I write this a day before Election Day. It will go to press the day after.

There are three possible outcomes: Trump wins, Clinton wins, or we have a contested election. That last one is in my opinion the worst possibility.

We’ve been here before, during the Florida recount of the Bush-Gore election of 2000.

I was living in Poland at the time and one of the few English-language news channels I could get was the BBC, which gave me the interesting perspective of seeing the news from my country reported from another country.

I remember the Beeb showed a video of a polling station in Florida with a line of yellow police tape around it and a newsreader announcing with glee, “Looking more like a banana republic than the world’s greatest democracy…”

What occurred to me at the time was that in their joy at finding something to criticize about the U.S. (a very common reaction in the European press by the way) they had completely missed the point that it was a line of flimsy plastic tape protecting this site crucial to the election. Not a line of heavily armed men, as would have been the case in a great many countries, and not just repressive tyrannies either.

An expat colleague of mine said, “Hey, we’ll get through this like we always do.”

I wish I shared her optimism now.

There are already mutterings of a stolen election. On the right people talk about fraudulent votes from ineligible voters, people voting multiple times, the graveyard vote, and rigged machines.

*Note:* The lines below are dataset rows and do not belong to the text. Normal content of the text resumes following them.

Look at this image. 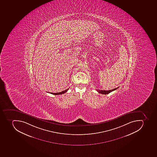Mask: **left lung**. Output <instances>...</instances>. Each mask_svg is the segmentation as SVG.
Returning a JSON list of instances; mask_svg holds the SVG:
<instances>
[{
  "mask_svg": "<svg viewBox=\"0 0 157 157\" xmlns=\"http://www.w3.org/2000/svg\"><path fill=\"white\" fill-rule=\"evenodd\" d=\"M118 88H115L114 89L111 90H97V91H98V93H100V94H109V93H111V92H113L114 90H117L118 89Z\"/></svg>",
  "mask_w": 157,
  "mask_h": 157,
  "instance_id": "8db88e82",
  "label": "left lung"
}]
</instances>
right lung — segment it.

On the left they accuse the right of supporting voter identification and periodic purging of the voter rolls as a method of suppressing minority votes.

I have my own opinions about which of these charges are likely, and how significant they might be. My opinions don’t matter though. What matters is what people believe the day after the election.

If a critical number of people are sure the election was stolen, belief in the legitimacy of the government may collapse with consequences we cannot foresee, but are sure to be bad.

If the issue doesn’t arise in this election, it is nonetheless not going away.

Unless we can reach an agreement that satisfies both sides as to the integrity of the electoral process.

So here is my question for both sides.

What would you agree on to satisfy the objections of the other side?

For the left: What would you agree to, to satisfy the suspicions of the right, however unfounded you believe them to be, that ballot boxes are not being stuffed with fraudulent votes?

For the right: What would you agree to, to satisfy the suspicions on the left, however unfounded you believe them to be, that eligible voters are not being disenfranchised?

And please keep in mind, if you dismiss the question as I’ve heard some do already, the other side can justly conclude you are not acting in good faith.